Required tasks:
A: Using the article about Emily Murphy, decide whether each statement below agrees with it. Answer yes or no for each, and quote the deciding words of the article.
(i) The stories appeared between hard covers as The Black Candle in 1922.
(ii) The 1923 Nobel Prize for literature went to Emily Murphy.
(iii) The Black Candle successfully recommended the establishment of treatment centers for drug addicts.
B: List every person the article about Emily Murphy names with a full name, meaning a given name or initials plus a surname.
C: Answer these questions from the article about Emily Murphy.
(i) In which store did the writer come across The Black Candle?
(ii) In what year did the women win their judgment from the British Privy Council?
(iii) Who portrays Emily Murphy on television?

Last Week It Was The Motorcycle Gangs. Now It Is The Yellow Peril.
Racist Anti-Canadian Prohibitionist Propaganda Runs In DEAland Papers
Janey's articles were so popular among Canada's Christian whites, with their fears of the Yellow Peril and the dangers that lurked among dark-skinned people, that in 1922, the stories appeared between hard covers as The Black Candle. It was in Back Pages, a fine little used-book store in downtown Halifax, that I stumbled upon this little-known CanLit gem.
My, she was proud of that book, so proud she nominated herself for a 1923 Nobel Prize. Frederick Banting and J.J.R. McLeod shared a Nobel that year for the discovery of insulin, but alas for Janey, the award for literature went to some poet named William Butler Yeats. At least he belonged to a "bright-browed" race, even if he was an Irishman.
Who was the charming Miss Canuck? None other than Mrs. Emily Murphy, the first woman judge in the British Empire, and one of the "the famous five."
In 1929, these women won a judgment from the British Privy Council that declared women were indeed persons under the British North America Act, and therefore entitled to sit in the Senate. They had proved the truth of Emily's credo: "The world loves a peaceful man, but gives way to a strenuous kicker."
So she's huge in the heroine biz. Edmonton has its Emily Murphy Road, and its Emily Murphy Park, with its Emily Murphy statue. Calgary recently unveiled a statue of the famous five, which of course included Emily. From a similar statue, she'll soon glare in all her glory on Parliament Hill.
Kate Nelligan portrays her in one of those sucky Canadian Heritage fillers on television. Greg Gatenby, director of Toronto's Harbourfront Reading Series, wants a new street near his home named after her.
To be fair to Janey, The Black Candle not only urged those corrective lashings -- 10 on the way into the slammer, and just for good measure, 10 more on the way out -- but also recommended, unsuccessfully, the establishment of treatment centres for drug addicts. Still, if pot-smokers (not to mention Chinese Canadians) were as fanatical as certain Quebec separatists, they'd be planting bombs under those bronze Emilies. But they're not.
Compared to Janey, they're a gentle crowd.

Data extracts:
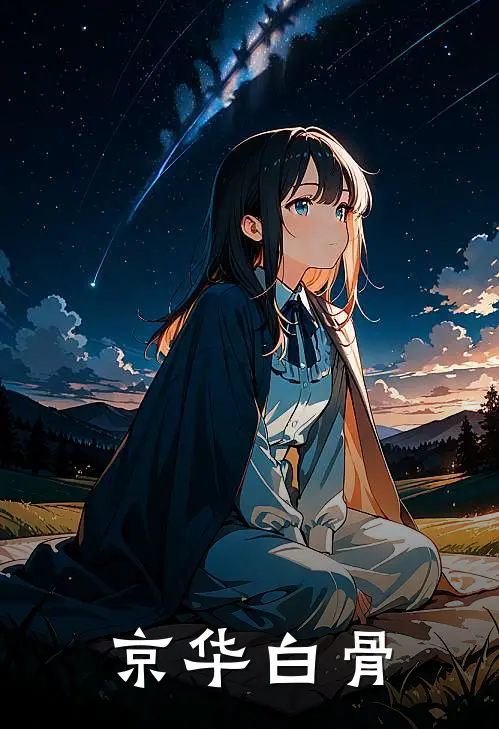 京华白骨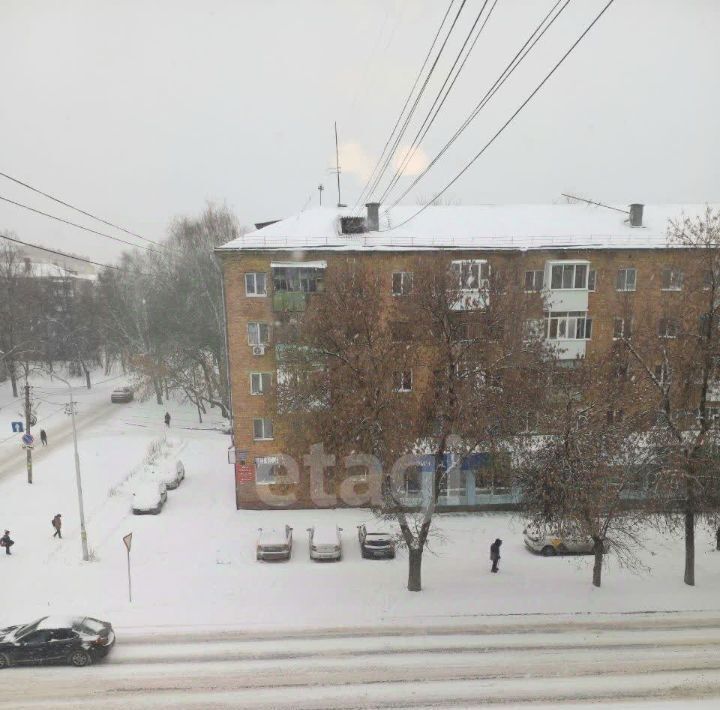 квартира г Уфа р-н Орджоникидзевский ул Борисоглебская 15 фото 8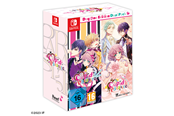 Spill - Cupid Parasite / Cupid Parasite: Sweet and Spicy Darling (Day One Edition Dual Pack) - Nintendo Switch - Otome - 5060941716397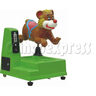 Leo the Lion Kiddie Ride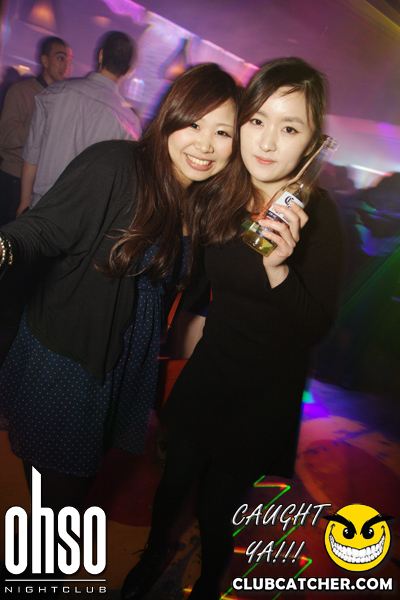 Ohso nightclub photo 179 - March 10th, 2012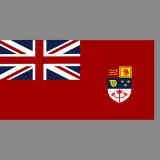 Canadian Red Ensign 1957-1965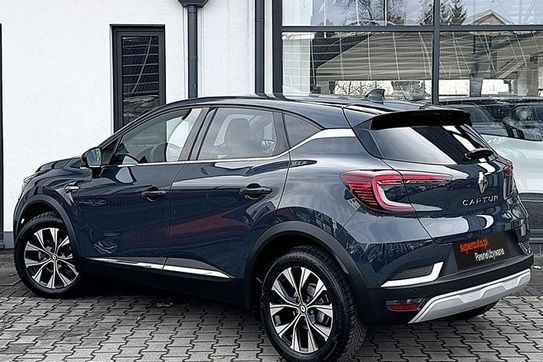 Renault Captur TCe Techno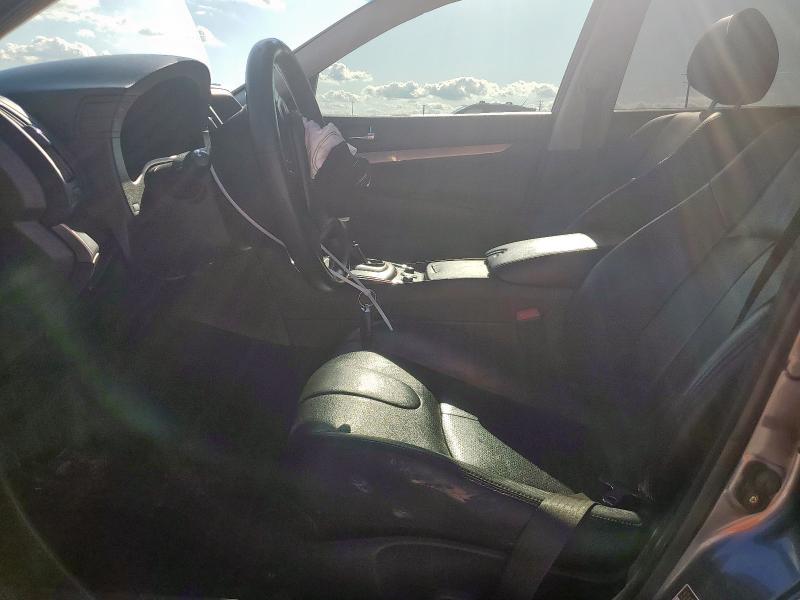 2015 INFINITI Q40 JN1CV6AR4FM650274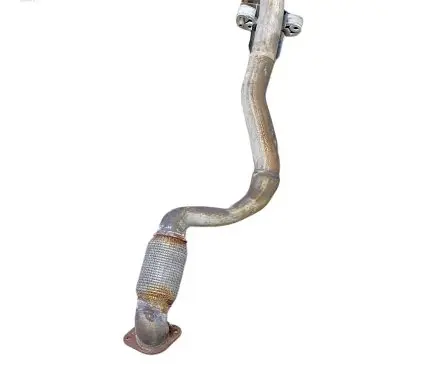 Chevrolet Equinox Exhaust flexible connection 84402040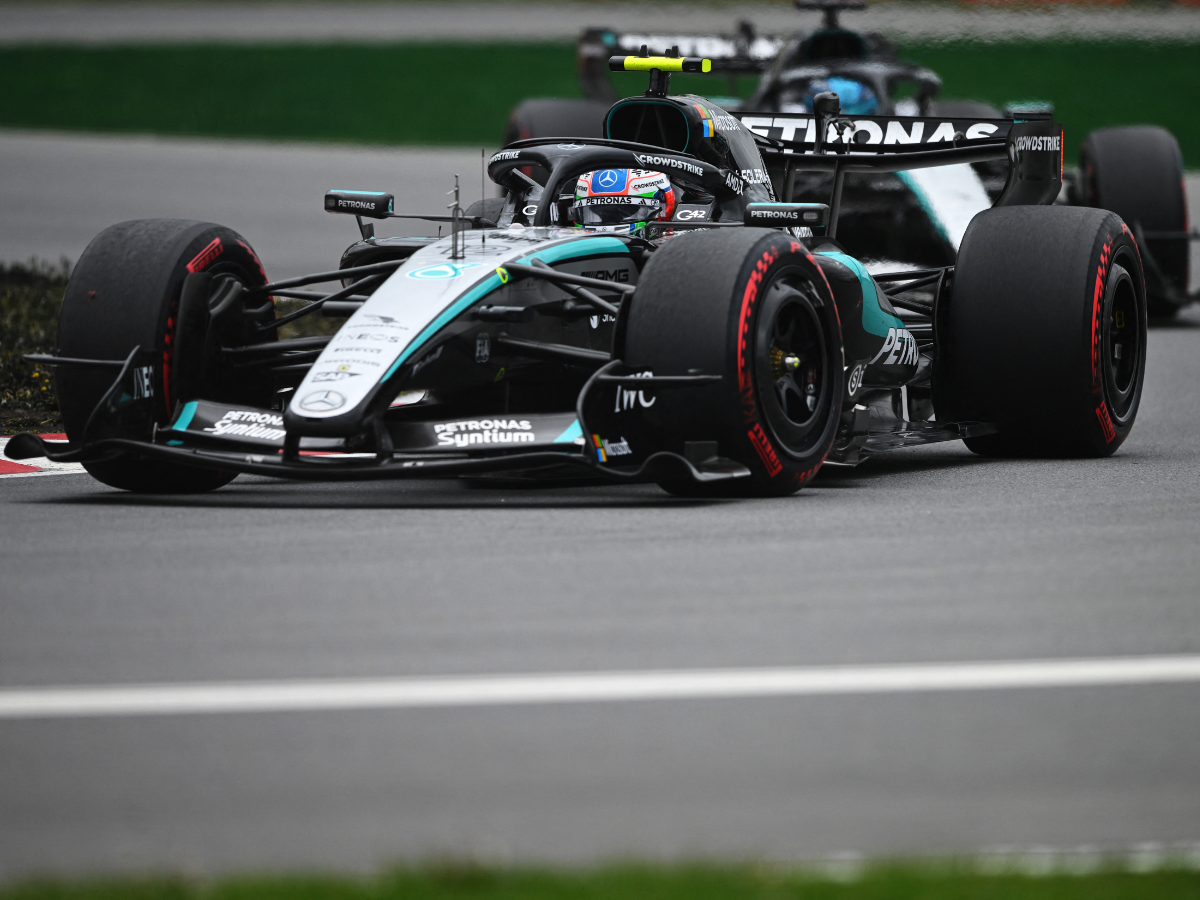 WATCH: George Russell Suffers Heartbreaking Early Exit In Canadian Grand Prix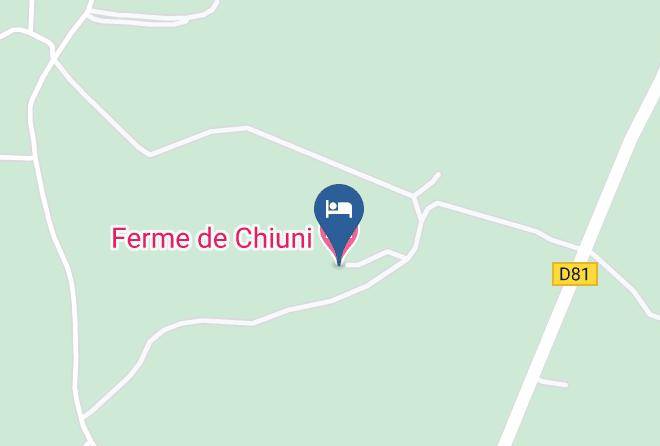 Southernsica - Ferme De Chiuni Maps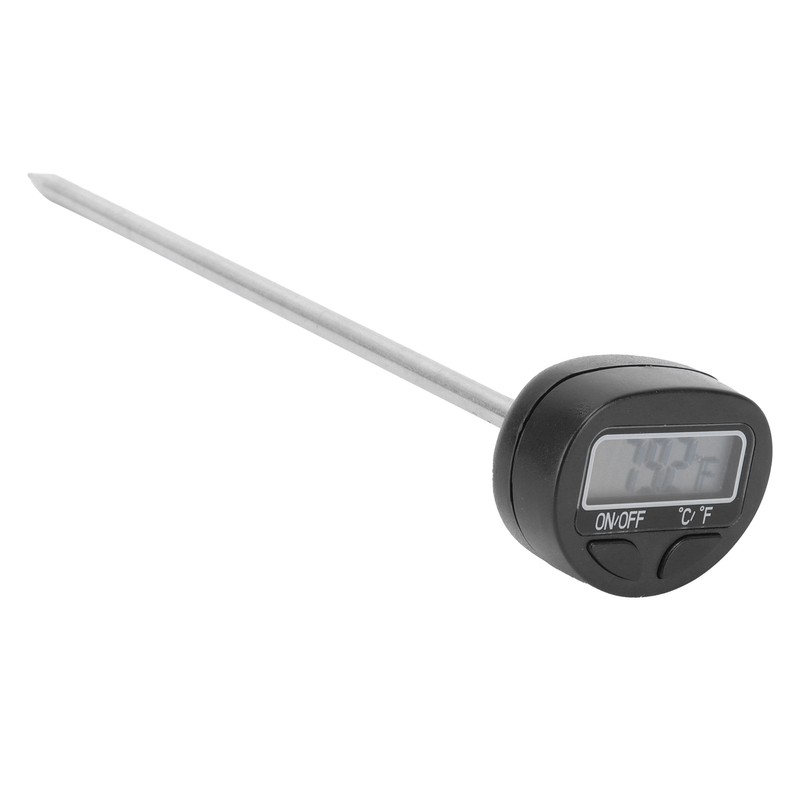 Baking Milk Barbecue Thermometer Accurate Food Temperature Measurement Tool for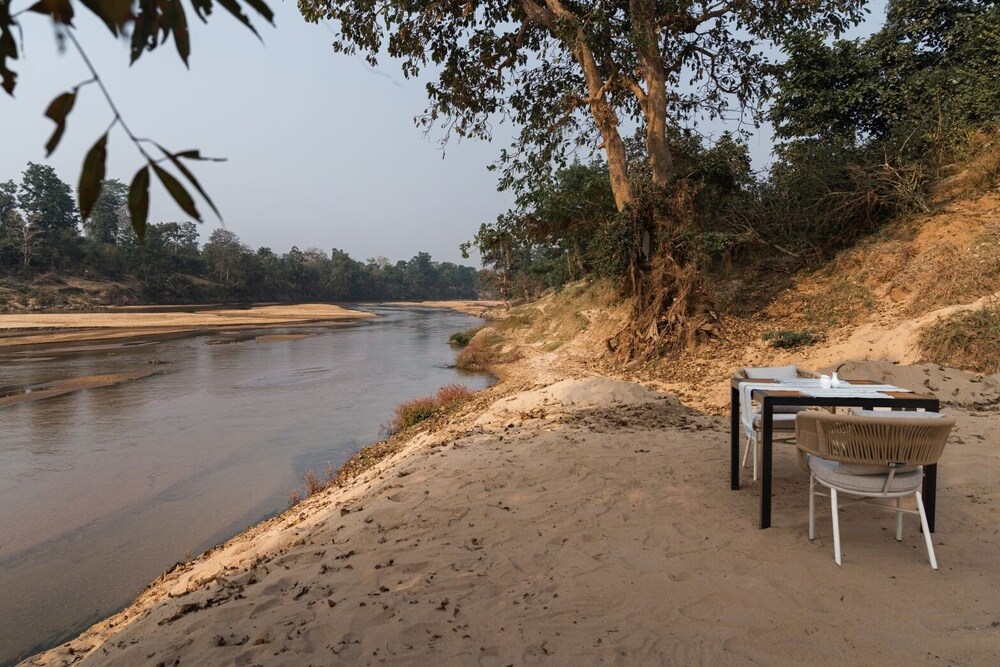 Outpost 12 - A Sinali Experience - Kanha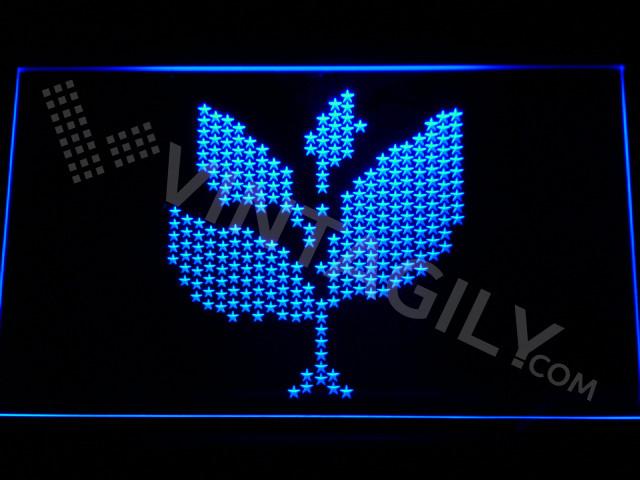 Sasha & John Digweed LED Neon Sign Electrical - Blue - TheLedHeroes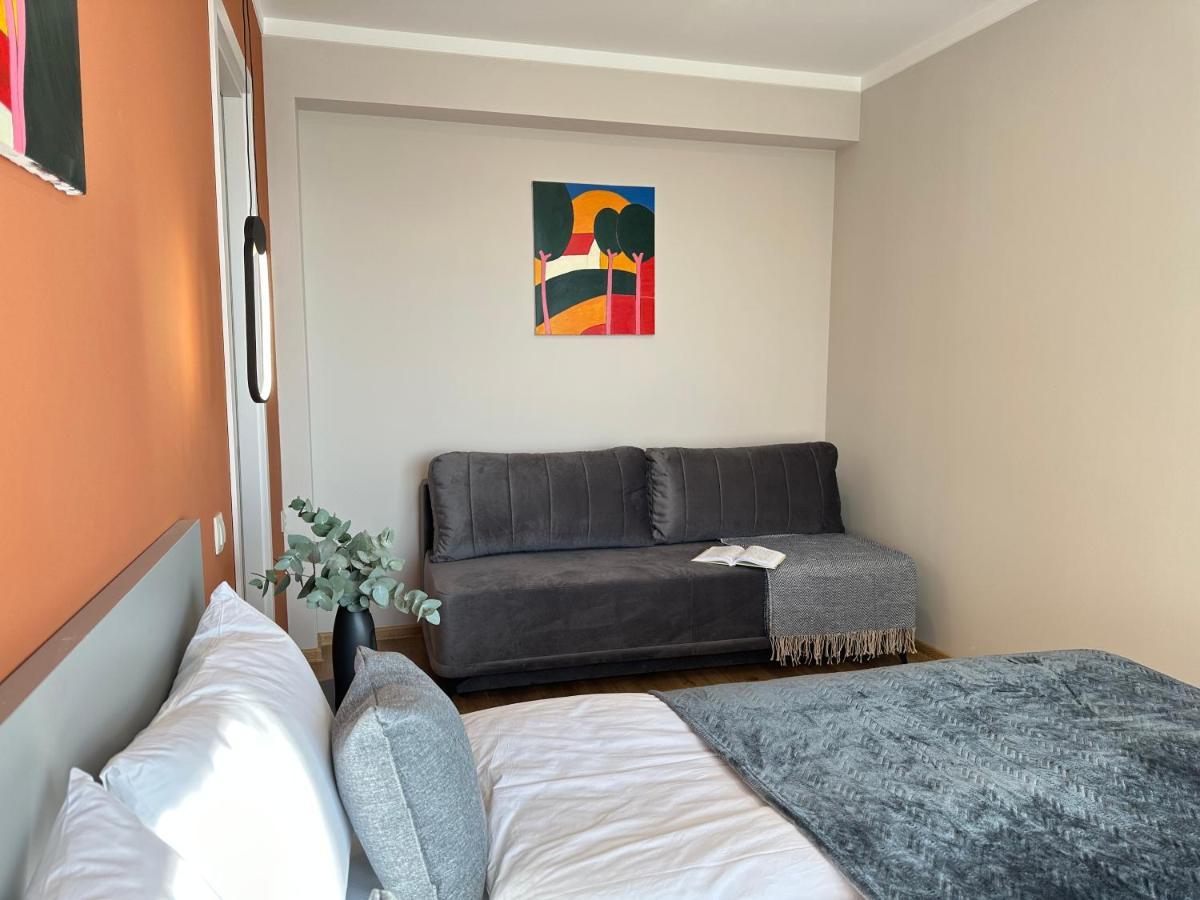 New Gudauri Four Seasons 4 Apartment Bagian luar foto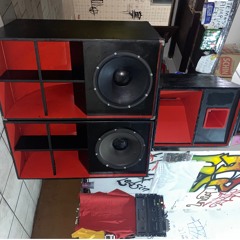 Original Steppas sistema de som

Answers for each item:
A:
(i) Yes: "in 1922, the stories appeared between hard covers as The Black Candle"
(ii) No: "the award for literature went to some poet named William Butler Yeats"
(iii) No: "recommended, unsuccessfully, the establishment of treatment centres for drug addicts"

B:
Frederick Banting
J.J.R. McLeod
William Butler Yeats
Emily Murphy
Kate Nelligan
Greg Gatenby

C:
(i) Back Pages, a used-book store in downtown Halifax
(ii) 1929
(iii) Kate Nelligan